The “McAfee Labs Threats Report: September 2016” revealed explosive growth in ransomware attacks in the past year, with the number of new ransomware samples reaching more than 1.3 million. Earlier in the year, a string of ransomware attacks hit several hospitals across the United States, which impacted patient care and engendered significant financial repercussions.
Ransomware is a form of malware that shuts down a computer system until a ransom is paid. It is typically delivered through phishing or the use of exploit kits. According to the report, in the recent ransomware attacks on hospitals, an employee mistakenly opened a malicious email attachment, which then spurred a chain of events leading to a ransomware infection.
“As targets, hospitals represent an attractive combination of relatively weak data security, complex environments and the urgent need for access to data sources, sometimes in life or death situations,” said Vincent Weafer, vice president for Intel Security’s McAfee Labs. “The new revelations around the scale of ransomware networks and the emerging focus on hospitals remind us that the cybercrime economy has the capacity and motivation to exploit new industry sectors.”
Targeting hospitals can be a very profitable endeavor for ransomware actors, generating as much as $100,000 in ransom payments, according to the report. In February 2016, a California hospital paid $17,000 to hackers to restore their computers systems.
The California hospital attack spurred discussions in underground forums over the ethics of attacks hospitals. The Russian underground, for example, follows a code of conduct that deems hospitals off-limits.
“The cybercriminals’ motive is ease of monetization, with less risk,” Weafer explained. “Corporations and individuals can easily cancel stolen payment cards soon after a breach is discovered.
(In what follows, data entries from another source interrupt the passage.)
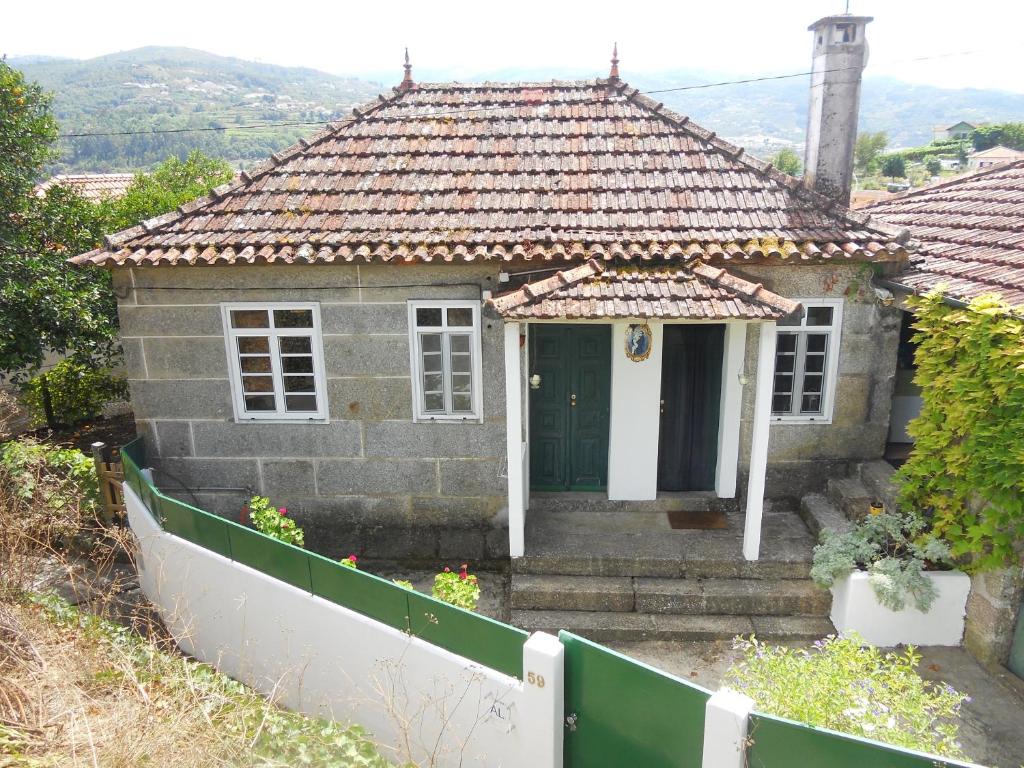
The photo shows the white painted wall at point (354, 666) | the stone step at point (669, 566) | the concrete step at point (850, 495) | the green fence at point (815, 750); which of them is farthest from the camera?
the concrete step at point (850, 495)

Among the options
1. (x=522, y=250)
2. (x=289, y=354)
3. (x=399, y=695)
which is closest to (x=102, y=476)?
(x=289, y=354)

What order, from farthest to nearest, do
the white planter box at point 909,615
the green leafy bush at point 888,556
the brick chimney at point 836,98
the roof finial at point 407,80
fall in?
the roof finial at point 407,80 < the brick chimney at point 836,98 < the white planter box at point 909,615 < the green leafy bush at point 888,556

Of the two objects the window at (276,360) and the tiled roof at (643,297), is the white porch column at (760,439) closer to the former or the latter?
the tiled roof at (643,297)

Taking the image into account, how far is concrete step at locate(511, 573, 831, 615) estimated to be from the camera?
722cm

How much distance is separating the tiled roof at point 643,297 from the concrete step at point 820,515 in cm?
271

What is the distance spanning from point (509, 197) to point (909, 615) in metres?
6.42

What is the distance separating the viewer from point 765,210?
798 centimetres

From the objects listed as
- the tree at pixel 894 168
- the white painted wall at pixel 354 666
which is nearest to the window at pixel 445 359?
the white painted wall at pixel 354 666

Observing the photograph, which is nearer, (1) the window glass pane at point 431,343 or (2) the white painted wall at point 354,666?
(2) the white painted wall at point 354,666

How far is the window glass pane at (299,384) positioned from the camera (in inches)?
332

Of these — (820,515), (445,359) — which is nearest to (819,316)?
(820,515)

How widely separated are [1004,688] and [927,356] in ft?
10.7

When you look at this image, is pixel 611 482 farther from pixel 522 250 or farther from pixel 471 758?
pixel 471 758

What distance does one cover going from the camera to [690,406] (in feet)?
28.6
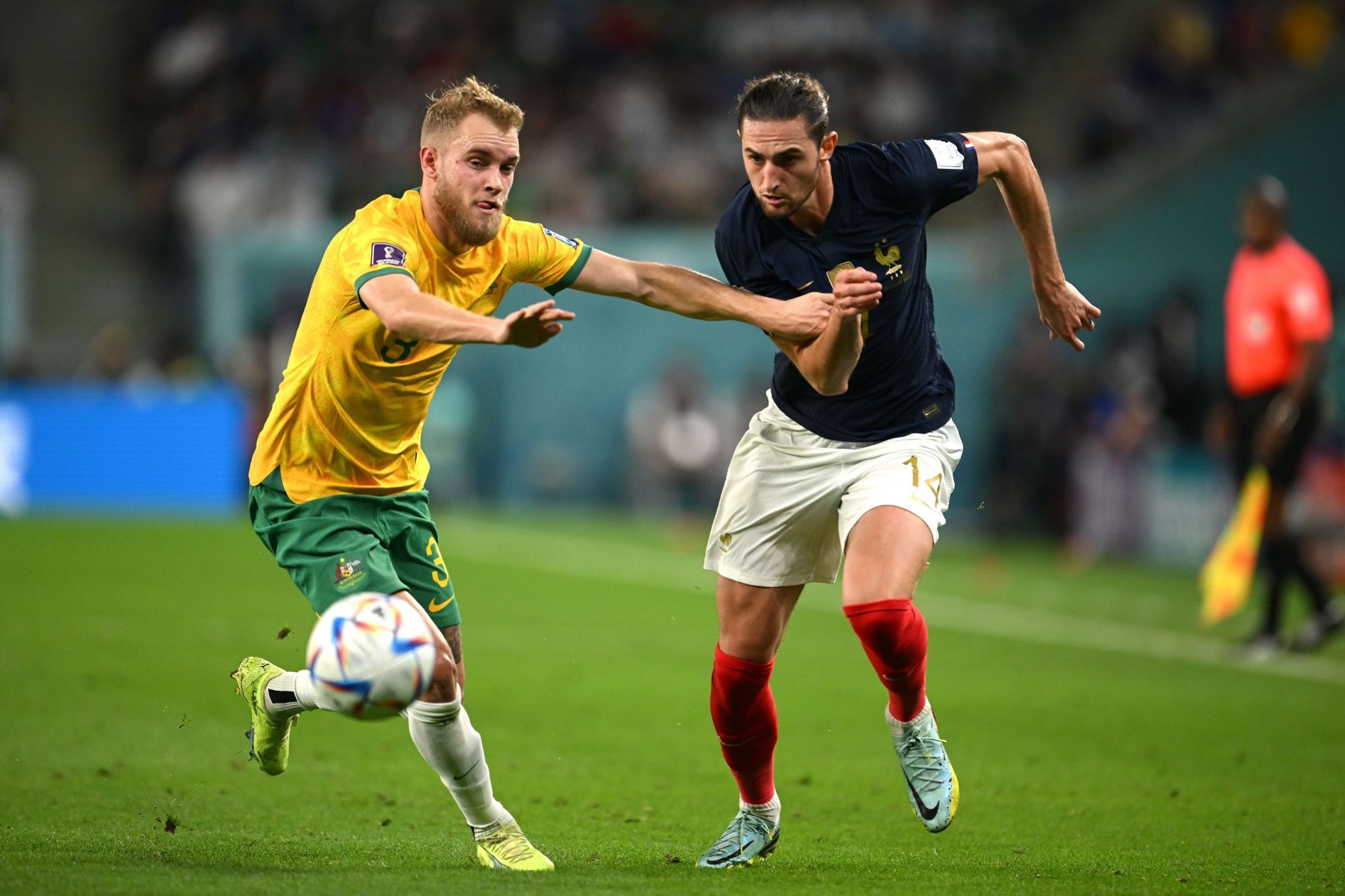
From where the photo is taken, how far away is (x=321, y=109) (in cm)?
2389

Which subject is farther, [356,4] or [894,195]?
[356,4]

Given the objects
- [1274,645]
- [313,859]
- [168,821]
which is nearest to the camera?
[313,859]

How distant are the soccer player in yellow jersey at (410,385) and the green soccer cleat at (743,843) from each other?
1.85ft

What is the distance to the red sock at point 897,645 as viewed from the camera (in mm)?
5426

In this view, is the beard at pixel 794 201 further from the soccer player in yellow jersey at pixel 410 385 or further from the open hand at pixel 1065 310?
the open hand at pixel 1065 310

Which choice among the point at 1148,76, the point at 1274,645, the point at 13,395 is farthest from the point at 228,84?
the point at 1274,645

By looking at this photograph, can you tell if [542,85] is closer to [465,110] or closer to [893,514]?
[465,110]

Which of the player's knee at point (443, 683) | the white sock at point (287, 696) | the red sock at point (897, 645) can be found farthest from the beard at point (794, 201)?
the white sock at point (287, 696)

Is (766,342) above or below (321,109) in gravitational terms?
below

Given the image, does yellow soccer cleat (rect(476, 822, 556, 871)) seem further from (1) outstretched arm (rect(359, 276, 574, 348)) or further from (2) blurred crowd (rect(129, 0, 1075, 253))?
(2) blurred crowd (rect(129, 0, 1075, 253))

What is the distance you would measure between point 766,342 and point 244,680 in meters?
18.0

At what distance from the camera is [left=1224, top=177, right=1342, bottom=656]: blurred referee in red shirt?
10914 millimetres

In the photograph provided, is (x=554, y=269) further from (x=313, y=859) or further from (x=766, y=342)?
(x=766, y=342)

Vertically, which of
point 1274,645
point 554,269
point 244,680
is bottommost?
point 1274,645
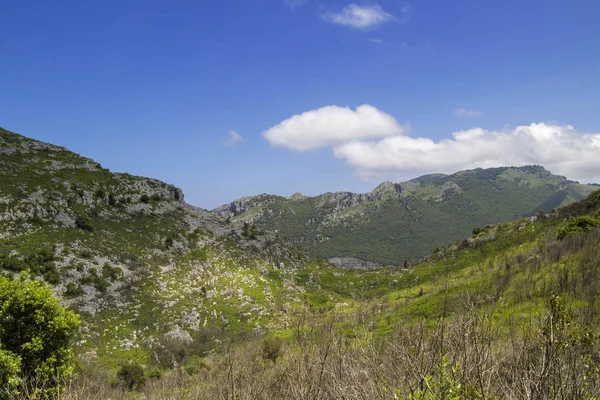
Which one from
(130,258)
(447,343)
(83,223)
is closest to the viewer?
(447,343)

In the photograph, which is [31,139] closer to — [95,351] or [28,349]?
[95,351]

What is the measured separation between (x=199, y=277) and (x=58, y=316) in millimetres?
47208

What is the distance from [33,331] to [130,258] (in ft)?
148

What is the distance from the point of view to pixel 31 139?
89500mm

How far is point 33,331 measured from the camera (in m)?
Answer: 18.0

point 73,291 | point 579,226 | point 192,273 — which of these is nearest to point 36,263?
point 73,291

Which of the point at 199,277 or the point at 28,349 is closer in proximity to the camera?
the point at 28,349

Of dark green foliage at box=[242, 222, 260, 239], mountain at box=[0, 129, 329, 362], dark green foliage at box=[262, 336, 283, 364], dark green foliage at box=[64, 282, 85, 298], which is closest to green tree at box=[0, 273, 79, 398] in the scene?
dark green foliage at box=[262, 336, 283, 364]

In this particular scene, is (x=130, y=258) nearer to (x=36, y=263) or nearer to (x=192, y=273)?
(x=192, y=273)

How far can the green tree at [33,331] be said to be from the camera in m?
17.3

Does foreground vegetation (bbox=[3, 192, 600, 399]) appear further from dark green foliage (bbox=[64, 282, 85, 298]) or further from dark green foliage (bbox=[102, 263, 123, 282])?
dark green foliage (bbox=[102, 263, 123, 282])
But you can’t change your most personal data or easily replace business plans, contracts, and product designs.”
Intel Security outlined several key policies and procedures to reduce the risk of hospitals falling victim to ransomware attacks. The recommendations included keeping patches up-to-date, having a plan of action in the event of an attack, and leveraging application whitelisting, which prevents unauthorized programs from running.
“We will always face challenges as we work to prevent the exfiltration of data, wherever it is stored and however it is handled,” Weafer said. “But organizations can learn a great deal from this study’s consistent theme of the value of greater visibility into events and incidents across the enterprise, and the longer-term value of the data drawn from this monitoring to construct stronger security postures.”